# 7D v 5D mark II



## chrisbailey (Apr 15, 2012)

I've been shooting with a Rebel XTi for few years, and have always wondered what the upgrade would be.  Lately, it's been hard to ignore the limitations of the XTi, particularly at night.  It was great as a starter DSLR, but I'm ready to move on to something more challenging.  

So, 7D or 5D mark II?  The price for a body is so close between the two that I'm tempted to got with the 5D, but I don't want to make an impulse buy.  What are some pros/cons?

What I'm currently doing: portraits, landscapes, long-exposure (night and day).

Any pointers would be great.  Thanks


----------



## rexbobcat (Apr 15, 2012)

For the subjects you listed, get the 5D. Better low light performance, more resolution, full frame.

The 7D is more of a sports camera with high FPS and faster autofocus.


----------



## hw13 (Apr 16, 2012)

I'm in the same boat.  Its hard to choose. 

I found this link pretty informative.
Canon EOS 7D vs. 5D MarkII : Who should buy the 7D? » Light And Matter


----------



## hukim0531 (Apr 16, 2012)

rexbobcat said:


> For the subjects you listed, get the 5D. Better low light performance, more resolution, full frame.
> 
> The 7D is more of a sports camera with high FPS and faster autofocus.


+1


----------



## Dao (Apr 16, 2012)

I had the same debate few weeks ago.  At the end, I choose the 7D.  


If I jump from 40D to 5D. I gain 
- Better ISO performance.
- More background blur (due to closer to the subject with same framing without cropping in post).
- More resolution.
- FoV of my 50mm, 85mm is going to be wider



If I jump from 40D to 7D. I gain 
- Better ISO performance (but not as good as 5DII)
- Better autofocus system.
- More resolution (not as high as 5DII)
- Faster frame rate.


For the stuff that I shoot, landscape, macro, nature and family stuff.  In that case, I think 7D is better fit for me.  If I shoot a lot of portrait stuff, I  will go with 5D. (5Dc or 5DII)  Of course 5DIII is perfect, but it cost too much for me.


----------

**INFORMATION PROVIDED**.
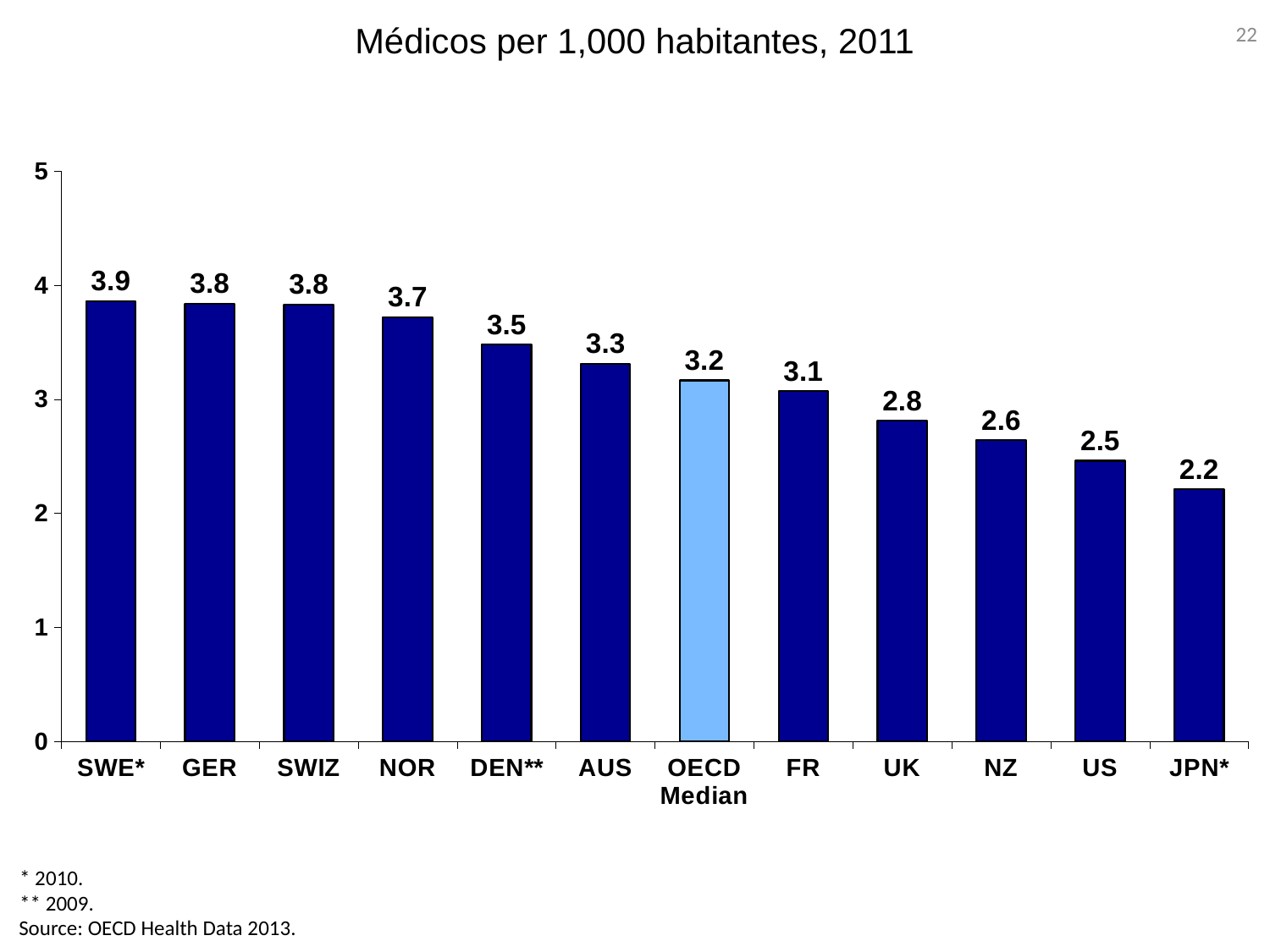
Is the value for NZ greater or less than 3? less What is the value for GER? 3.8 What is the value for US? 2.5 How many categories are shown on the x axis? 12 What kind of chart is this? bar chart Do the values rise or fall from left to right along the x axis? fall Which category has the lowest value? JPN* Which category has the highest value? SWE* What is the difference between the values for SWE* and JPN*? 1.7 Which is larger, the value for AUS or the value for FR? AUS What is the difference between the values for NOR and UK? 0.9 What is the value for the OECD Median? 3.2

**EXPLORE THE MATERIAL**.
1/ In the 7D v 5D mark II thread, which camera does Dao end up choosing?
2/ From the 7D v 5D mark II thread, quote the stretch from "If I jump from 40D to 5D." through "- More resolution.".

**TASK ANSWERS**.
1/ The 7D.

2/
If I jump from 40D to 5D. I gain 
- Better ISO performance.
- More background blur (due to closer to the subject with same framing without cropping in post).
- More resolution.